The medieval quarter in Fougeres is quite small with only a handful of medieval half-timbered buildings, many of them dating from the 16th and 17th centuries. You will see the walking route signs that will take you through the medieval quarter.
Rue des Tanneurs
As the name suggests, Tanners Street is where the medieval tanners used to live and work so the houses back onto the river where they could wash their hides and use the water for dying.
Place du Marchix
You will find the majority of half-timbered houses, notably the Maison de Savigny (14 and 15th century) on the Place du Marchix, rue de Savigny and rue des Fontaine where the first cattle market was held.
The church of Saint Sulpice is considered one of the richest churches in Brittany with its gorgeous stained glass windows, a rococo choir, Louis XV-style woodwork and the medieval granite altarpiece.
Make sure to find the statue of Notre-Dame-des-Marais which was in the original castle, and was thrown into the moat by the raiding English soldiers. It was found there in the 14th century and returned to the church.

» RAW DATA
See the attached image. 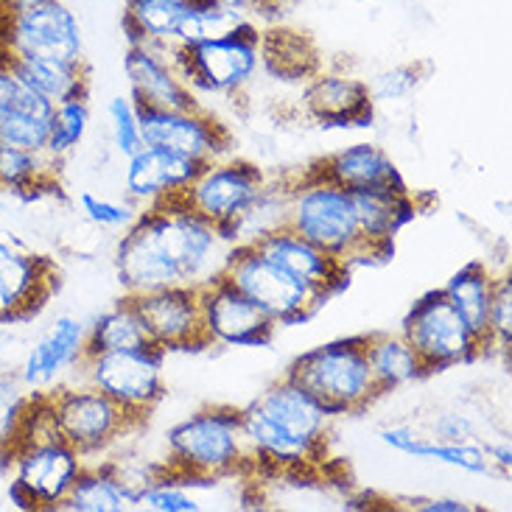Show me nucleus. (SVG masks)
I'll return each mask as SVG.
<instances>
[{
	"label": "nucleus",
	"mask_w": 512,
	"mask_h": 512,
	"mask_svg": "<svg viewBox=\"0 0 512 512\" xmlns=\"http://www.w3.org/2000/svg\"><path fill=\"white\" fill-rule=\"evenodd\" d=\"M233 244L222 227L188 208L180 196L143 208L115 250L118 283L129 297L168 286H208L222 277Z\"/></svg>",
	"instance_id": "obj_1"
},
{
	"label": "nucleus",
	"mask_w": 512,
	"mask_h": 512,
	"mask_svg": "<svg viewBox=\"0 0 512 512\" xmlns=\"http://www.w3.org/2000/svg\"><path fill=\"white\" fill-rule=\"evenodd\" d=\"M3 459L12 465L9 496L20 510H59L87 465L82 454L59 437L45 395L34 398L26 426Z\"/></svg>",
	"instance_id": "obj_2"
},
{
	"label": "nucleus",
	"mask_w": 512,
	"mask_h": 512,
	"mask_svg": "<svg viewBox=\"0 0 512 512\" xmlns=\"http://www.w3.org/2000/svg\"><path fill=\"white\" fill-rule=\"evenodd\" d=\"M286 227L350 269L353 263L375 261L361 238L353 194L314 171H305L300 180L289 182Z\"/></svg>",
	"instance_id": "obj_3"
},
{
	"label": "nucleus",
	"mask_w": 512,
	"mask_h": 512,
	"mask_svg": "<svg viewBox=\"0 0 512 512\" xmlns=\"http://www.w3.org/2000/svg\"><path fill=\"white\" fill-rule=\"evenodd\" d=\"M168 471L194 482H219L252 468L241 415L230 406H208L166 431Z\"/></svg>",
	"instance_id": "obj_4"
},
{
	"label": "nucleus",
	"mask_w": 512,
	"mask_h": 512,
	"mask_svg": "<svg viewBox=\"0 0 512 512\" xmlns=\"http://www.w3.org/2000/svg\"><path fill=\"white\" fill-rule=\"evenodd\" d=\"M367 336L336 339L294 359L289 378L311 392L331 417L364 412L381 395L367 361Z\"/></svg>",
	"instance_id": "obj_5"
},
{
	"label": "nucleus",
	"mask_w": 512,
	"mask_h": 512,
	"mask_svg": "<svg viewBox=\"0 0 512 512\" xmlns=\"http://www.w3.org/2000/svg\"><path fill=\"white\" fill-rule=\"evenodd\" d=\"M258 37H261V28L250 23L233 34L196 42L191 48H171L168 56L174 68L180 70L182 82L188 84L196 96L199 93L238 96L255 82L261 70Z\"/></svg>",
	"instance_id": "obj_6"
},
{
	"label": "nucleus",
	"mask_w": 512,
	"mask_h": 512,
	"mask_svg": "<svg viewBox=\"0 0 512 512\" xmlns=\"http://www.w3.org/2000/svg\"><path fill=\"white\" fill-rule=\"evenodd\" d=\"M222 277L233 289L241 291L250 303L258 305L277 328L300 325L328 303V297L308 289L300 280H294L289 272L266 261L250 244L233 247Z\"/></svg>",
	"instance_id": "obj_7"
},
{
	"label": "nucleus",
	"mask_w": 512,
	"mask_h": 512,
	"mask_svg": "<svg viewBox=\"0 0 512 512\" xmlns=\"http://www.w3.org/2000/svg\"><path fill=\"white\" fill-rule=\"evenodd\" d=\"M163 364H166V353L160 347H126V350L84 356L82 375L90 387L101 389L126 415L135 417L138 423H146V417L166 398Z\"/></svg>",
	"instance_id": "obj_8"
},
{
	"label": "nucleus",
	"mask_w": 512,
	"mask_h": 512,
	"mask_svg": "<svg viewBox=\"0 0 512 512\" xmlns=\"http://www.w3.org/2000/svg\"><path fill=\"white\" fill-rule=\"evenodd\" d=\"M401 333L429 373H443L485 356V342L465 325V319L445 300L443 289L423 294L403 317Z\"/></svg>",
	"instance_id": "obj_9"
},
{
	"label": "nucleus",
	"mask_w": 512,
	"mask_h": 512,
	"mask_svg": "<svg viewBox=\"0 0 512 512\" xmlns=\"http://www.w3.org/2000/svg\"><path fill=\"white\" fill-rule=\"evenodd\" d=\"M45 403L59 437L73 445L84 459L107 451L124 434L140 426L135 417L126 415L118 403L90 384L54 387L45 392Z\"/></svg>",
	"instance_id": "obj_10"
},
{
	"label": "nucleus",
	"mask_w": 512,
	"mask_h": 512,
	"mask_svg": "<svg viewBox=\"0 0 512 512\" xmlns=\"http://www.w3.org/2000/svg\"><path fill=\"white\" fill-rule=\"evenodd\" d=\"M0 51L9 56L84 59L82 23L62 0H42L23 12L0 14Z\"/></svg>",
	"instance_id": "obj_11"
},
{
	"label": "nucleus",
	"mask_w": 512,
	"mask_h": 512,
	"mask_svg": "<svg viewBox=\"0 0 512 512\" xmlns=\"http://www.w3.org/2000/svg\"><path fill=\"white\" fill-rule=\"evenodd\" d=\"M263 185L266 177L255 163L219 157L199 168V174L182 191L180 199L202 219L222 227V233L227 236V230L238 216L261 196Z\"/></svg>",
	"instance_id": "obj_12"
},
{
	"label": "nucleus",
	"mask_w": 512,
	"mask_h": 512,
	"mask_svg": "<svg viewBox=\"0 0 512 512\" xmlns=\"http://www.w3.org/2000/svg\"><path fill=\"white\" fill-rule=\"evenodd\" d=\"M138 121L143 146H154L185 160H194L199 166L227 157L233 143L227 126L202 107H191V110L138 107Z\"/></svg>",
	"instance_id": "obj_13"
},
{
	"label": "nucleus",
	"mask_w": 512,
	"mask_h": 512,
	"mask_svg": "<svg viewBox=\"0 0 512 512\" xmlns=\"http://www.w3.org/2000/svg\"><path fill=\"white\" fill-rule=\"evenodd\" d=\"M129 297V294H126ZM143 331L163 353L210 347L202 322V291L196 286H168L132 297Z\"/></svg>",
	"instance_id": "obj_14"
},
{
	"label": "nucleus",
	"mask_w": 512,
	"mask_h": 512,
	"mask_svg": "<svg viewBox=\"0 0 512 512\" xmlns=\"http://www.w3.org/2000/svg\"><path fill=\"white\" fill-rule=\"evenodd\" d=\"M252 403L261 409V415L283 437H289L291 443H297L305 451H311L317 459H325L333 417L297 381H291L289 375H283L272 387L263 389L261 395Z\"/></svg>",
	"instance_id": "obj_15"
},
{
	"label": "nucleus",
	"mask_w": 512,
	"mask_h": 512,
	"mask_svg": "<svg viewBox=\"0 0 512 512\" xmlns=\"http://www.w3.org/2000/svg\"><path fill=\"white\" fill-rule=\"evenodd\" d=\"M202 322L210 345L219 347H266L275 339L277 325L250 303L224 277L202 286Z\"/></svg>",
	"instance_id": "obj_16"
},
{
	"label": "nucleus",
	"mask_w": 512,
	"mask_h": 512,
	"mask_svg": "<svg viewBox=\"0 0 512 512\" xmlns=\"http://www.w3.org/2000/svg\"><path fill=\"white\" fill-rule=\"evenodd\" d=\"M54 263L0 238V322L40 314L56 291Z\"/></svg>",
	"instance_id": "obj_17"
},
{
	"label": "nucleus",
	"mask_w": 512,
	"mask_h": 512,
	"mask_svg": "<svg viewBox=\"0 0 512 512\" xmlns=\"http://www.w3.org/2000/svg\"><path fill=\"white\" fill-rule=\"evenodd\" d=\"M250 247H255V252H261L266 261L280 266L294 280H300L308 289L319 291L328 300L347 286L350 266L314 247L311 241L300 238L289 227H277Z\"/></svg>",
	"instance_id": "obj_18"
},
{
	"label": "nucleus",
	"mask_w": 512,
	"mask_h": 512,
	"mask_svg": "<svg viewBox=\"0 0 512 512\" xmlns=\"http://www.w3.org/2000/svg\"><path fill=\"white\" fill-rule=\"evenodd\" d=\"M84 356H87V322L65 314L56 317L51 328L28 347L17 375L34 395H45L56 387L62 375L79 370Z\"/></svg>",
	"instance_id": "obj_19"
},
{
	"label": "nucleus",
	"mask_w": 512,
	"mask_h": 512,
	"mask_svg": "<svg viewBox=\"0 0 512 512\" xmlns=\"http://www.w3.org/2000/svg\"><path fill=\"white\" fill-rule=\"evenodd\" d=\"M129 96L138 107L154 110H191L202 107L199 96L182 82L180 70L174 68L168 48L152 45H129L124 59Z\"/></svg>",
	"instance_id": "obj_20"
},
{
	"label": "nucleus",
	"mask_w": 512,
	"mask_h": 512,
	"mask_svg": "<svg viewBox=\"0 0 512 512\" xmlns=\"http://www.w3.org/2000/svg\"><path fill=\"white\" fill-rule=\"evenodd\" d=\"M375 101L359 76L319 70L303 87V110L311 121L336 129L373 124Z\"/></svg>",
	"instance_id": "obj_21"
},
{
	"label": "nucleus",
	"mask_w": 512,
	"mask_h": 512,
	"mask_svg": "<svg viewBox=\"0 0 512 512\" xmlns=\"http://www.w3.org/2000/svg\"><path fill=\"white\" fill-rule=\"evenodd\" d=\"M199 168L202 166L194 160H185V157L154 149V146H143L140 152L126 157V199H132L135 205H143V208L163 205L168 199L182 196V191L199 174Z\"/></svg>",
	"instance_id": "obj_22"
},
{
	"label": "nucleus",
	"mask_w": 512,
	"mask_h": 512,
	"mask_svg": "<svg viewBox=\"0 0 512 512\" xmlns=\"http://www.w3.org/2000/svg\"><path fill=\"white\" fill-rule=\"evenodd\" d=\"M314 174L347 188L350 194L359 191H384V188H406L401 168L375 143H353L339 152L328 154L311 168Z\"/></svg>",
	"instance_id": "obj_23"
},
{
	"label": "nucleus",
	"mask_w": 512,
	"mask_h": 512,
	"mask_svg": "<svg viewBox=\"0 0 512 512\" xmlns=\"http://www.w3.org/2000/svg\"><path fill=\"white\" fill-rule=\"evenodd\" d=\"M356 199V216L364 244L370 247L375 261H387L392 255L395 236L403 224L415 216V199L409 188H384V191H359Z\"/></svg>",
	"instance_id": "obj_24"
},
{
	"label": "nucleus",
	"mask_w": 512,
	"mask_h": 512,
	"mask_svg": "<svg viewBox=\"0 0 512 512\" xmlns=\"http://www.w3.org/2000/svg\"><path fill=\"white\" fill-rule=\"evenodd\" d=\"M261 70L280 82H308L322 70L317 42L297 28H266L258 37Z\"/></svg>",
	"instance_id": "obj_25"
},
{
	"label": "nucleus",
	"mask_w": 512,
	"mask_h": 512,
	"mask_svg": "<svg viewBox=\"0 0 512 512\" xmlns=\"http://www.w3.org/2000/svg\"><path fill=\"white\" fill-rule=\"evenodd\" d=\"M378 437L392 451L406 454V457L440 462V465H451V468L468 473H490V468H493L490 457H487V448L476 440H471V443H440L415 426H389V429H381Z\"/></svg>",
	"instance_id": "obj_26"
},
{
	"label": "nucleus",
	"mask_w": 512,
	"mask_h": 512,
	"mask_svg": "<svg viewBox=\"0 0 512 512\" xmlns=\"http://www.w3.org/2000/svg\"><path fill=\"white\" fill-rule=\"evenodd\" d=\"M0 56L12 65L20 79L31 84L42 98L51 104H62L70 98H87L90 93V73L84 59H45V56Z\"/></svg>",
	"instance_id": "obj_27"
},
{
	"label": "nucleus",
	"mask_w": 512,
	"mask_h": 512,
	"mask_svg": "<svg viewBox=\"0 0 512 512\" xmlns=\"http://www.w3.org/2000/svg\"><path fill=\"white\" fill-rule=\"evenodd\" d=\"M135 482L110 465H84L59 510L68 512H126L135 507Z\"/></svg>",
	"instance_id": "obj_28"
},
{
	"label": "nucleus",
	"mask_w": 512,
	"mask_h": 512,
	"mask_svg": "<svg viewBox=\"0 0 512 512\" xmlns=\"http://www.w3.org/2000/svg\"><path fill=\"white\" fill-rule=\"evenodd\" d=\"M493 289H496V275L490 266L482 261L465 263L454 277L445 283V300L454 305L459 317L471 328L487 350V319H490V303H493Z\"/></svg>",
	"instance_id": "obj_29"
},
{
	"label": "nucleus",
	"mask_w": 512,
	"mask_h": 512,
	"mask_svg": "<svg viewBox=\"0 0 512 512\" xmlns=\"http://www.w3.org/2000/svg\"><path fill=\"white\" fill-rule=\"evenodd\" d=\"M364 347H367L370 373L381 395L406 387L426 375L423 361L415 353V347L406 342L403 333H370Z\"/></svg>",
	"instance_id": "obj_30"
},
{
	"label": "nucleus",
	"mask_w": 512,
	"mask_h": 512,
	"mask_svg": "<svg viewBox=\"0 0 512 512\" xmlns=\"http://www.w3.org/2000/svg\"><path fill=\"white\" fill-rule=\"evenodd\" d=\"M191 0H126L124 26L132 45L174 48Z\"/></svg>",
	"instance_id": "obj_31"
},
{
	"label": "nucleus",
	"mask_w": 512,
	"mask_h": 512,
	"mask_svg": "<svg viewBox=\"0 0 512 512\" xmlns=\"http://www.w3.org/2000/svg\"><path fill=\"white\" fill-rule=\"evenodd\" d=\"M59 163L45 152H28L0 146V191L14 196H34L56 185Z\"/></svg>",
	"instance_id": "obj_32"
},
{
	"label": "nucleus",
	"mask_w": 512,
	"mask_h": 512,
	"mask_svg": "<svg viewBox=\"0 0 512 512\" xmlns=\"http://www.w3.org/2000/svg\"><path fill=\"white\" fill-rule=\"evenodd\" d=\"M143 345H152V342L143 331V322L135 311L132 297H124L121 303L112 305L110 311L93 319V325H87V356Z\"/></svg>",
	"instance_id": "obj_33"
},
{
	"label": "nucleus",
	"mask_w": 512,
	"mask_h": 512,
	"mask_svg": "<svg viewBox=\"0 0 512 512\" xmlns=\"http://www.w3.org/2000/svg\"><path fill=\"white\" fill-rule=\"evenodd\" d=\"M194 485H205V482H194L185 479L180 473L166 471L160 476L146 479L143 485L135 487V507L149 512H199L205 510V504L199 496H194Z\"/></svg>",
	"instance_id": "obj_34"
},
{
	"label": "nucleus",
	"mask_w": 512,
	"mask_h": 512,
	"mask_svg": "<svg viewBox=\"0 0 512 512\" xmlns=\"http://www.w3.org/2000/svg\"><path fill=\"white\" fill-rule=\"evenodd\" d=\"M90 129V104L87 98H70L62 104H54L51 118H48V143L45 154L62 163L68 154L82 146L84 135Z\"/></svg>",
	"instance_id": "obj_35"
},
{
	"label": "nucleus",
	"mask_w": 512,
	"mask_h": 512,
	"mask_svg": "<svg viewBox=\"0 0 512 512\" xmlns=\"http://www.w3.org/2000/svg\"><path fill=\"white\" fill-rule=\"evenodd\" d=\"M34 392L17 373H0V459L12 451L34 403Z\"/></svg>",
	"instance_id": "obj_36"
},
{
	"label": "nucleus",
	"mask_w": 512,
	"mask_h": 512,
	"mask_svg": "<svg viewBox=\"0 0 512 512\" xmlns=\"http://www.w3.org/2000/svg\"><path fill=\"white\" fill-rule=\"evenodd\" d=\"M54 104L42 98L20 73L0 56V115H28V118H51Z\"/></svg>",
	"instance_id": "obj_37"
},
{
	"label": "nucleus",
	"mask_w": 512,
	"mask_h": 512,
	"mask_svg": "<svg viewBox=\"0 0 512 512\" xmlns=\"http://www.w3.org/2000/svg\"><path fill=\"white\" fill-rule=\"evenodd\" d=\"M107 121H110L112 146L124 160L143 149L138 104L132 101V96H112L107 101Z\"/></svg>",
	"instance_id": "obj_38"
},
{
	"label": "nucleus",
	"mask_w": 512,
	"mask_h": 512,
	"mask_svg": "<svg viewBox=\"0 0 512 512\" xmlns=\"http://www.w3.org/2000/svg\"><path fill=\"white\" fill-rule=\"evenodd\" d=\"M512 345V277L510 272L496 275L490 319H487V350L510 353Z\"/></svg>",
	"instance_id": "obj_39"
},
{
	"label": "nucleus",
	"mask_w": 512,
	"mask_h": 512,
	"mask_svg": "<svg viewBox=\"0 0 512 512\" xmlns=\"http://www.w3.org/2000/svg\"><path fill=\"white\" fill-rule=\"evenodd\" d=\"M79 205H82V213L87 222H93L96 227H104V230H126L129 224L135 222L140 216L138 205L132 199H107V196H96L90 191H84L79 196Z\"/></svg>",
	"instance_id": "obj_40"
},
{
	"label": "nucleus",
	"mask_w": 512,
	"mask_h": 512,
	"mask_svg": "<svg viewBox=\"0 0 512 512\" xmlns=\"http://www.w3.org/2000/svg\"><path fill=\"white\" fill-rule=\"evenodd\" d=\"M45 143H48V118L0 115V146L45 152Z\"/></svg>",
	"instance_id": "obj_41"
},
{
	"label": "nucleus",
	"mask_w": 512,
	"mask_h": 512,
	"mask_svg": "<svg viewBox=\"0 0 512 512\" xmlns=\"http://www.w3.org/2000/svg\"><path fill=\"white\" fill-rule=\"evenodd\" d=\"M423 82L420 65H398L378 73L373 82H367L373 101H403L415 93Z\"/></svg>",
	"instance_id": "obj_42"
},
{
	"label": "nucleus",
	"mask_w": 512,
	"mask_h": 512,
	"mask_svg": "<svg viewBox=\"0 0 512 512\" xmlns=\"http://www.w3.org/2000/svg\"><path fill=\"white\" fill-rule=\"evenodd\" d=\"M431 437L440 443H471L476 440V423L459 409H443L431 420Z\"/></svg>",
	"instance_id": "obj_43"
},
{
	"label": "nucleus",
	"mask_w": 512,
	"mask_h": 512,
	"mask_svg": "<svg viewBox=\"0 0 512 512\" xmlns=\"http://www.w3.org/2000/svg\"><path fill=\"white\" fill-rule=\"evenodd\" d=\"M219 3L224 9H233L238 14H269L275 9H283V0H213Z\"/></svg>",
	"instance_id": "obj_44"
},
{
	"label": "nucleus",
	"mask_w": 512,
	"mask_h": 512,
	"mask_svg": "<svg viewBox=\"0 0 512 512\" xmlns=\"http://www.w3.org/2000/svg\"><path fill=\"white\" fill-rule=\"evenodd\" d=\"M412 510L417 512H471L473 507L462 499H412Z\"/></svg>",
	"instance_id": "obj_45"
},
{
	"label": "nucleus",
	"mask_w": 512,
	"mask_h": 512,
	"mask_svg": "<svg viewBox=\"0 0 512 512\" xmlns=\"http://www.w3.org/2000/svg\"><path fill=\"white\" fill-rule=\"evenodd\" d=\"M485 448H487V457H490V465H496V468H501V471H510V465H512L510 443L485 445Z\"/></svg>",
	"instance_id": "obj_46"
},
{
	"label": "nucleus",
	"mask_w": 512,
	"mask_h": 512,
	"mask_svg": "<svg viewBox=\"0 0 512 512\" xmlns=\"http://www.w3.org/2000/svg\"><path fill=\"white\" fill-rule=\"evenodd\" d=\"M42 0H0V14H14V12H23V9H31V6H37Z\"/></svg>",
	"instance_id": "obj_47"
},
{
	"label": "nucleus",
	"mask_w": 512,
	"mask_h": 512,
	"mask_svg": "<svg viewBox=\"0 0 512 512\" xmlns=\"http://www.w3.org/2000/svg\"><path fill=\"white\" fill-rule=\"evenodd\" d=\"M3 325H6V322H0V339H3V336H6V331H3Z\"/></svg>",
	"instance_id": "obj_48"
},
{
	"label": "nucleus",
	"mask_w": 512,
	"mask_h": 512,
	"mask_svg": "<svg viewBox=\"0 0 512 512\" xmlns=\"http://www.w3.org/2000/svg\"><path fill=\"white\" fill-rule=\"evenodd\" d=\"M353 3H367V0H353Z\"/></svg>",
	"instance_id": "obj_49"
}]
</instances>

» WHAT TO PRODUCE
Summarize the Fougeres passage in two sentences. The rows have nothing to do with the Fougeres passage.

» ANSWER TO THIS EXERCISE
The small medieval quarter of Fougeres has a handful of half-timbered buildings, most of them on the Place du Marchix and nearby streets, and Rue des Tanneurs, where tanners once lived and worked beside the river. The church of Saint Sulpice, considered one of the richest in Brittany, holds a statue of Notre-Dame-des-Marais that English soldiers threw into the castle moat and that was found there in the 14th century and returned.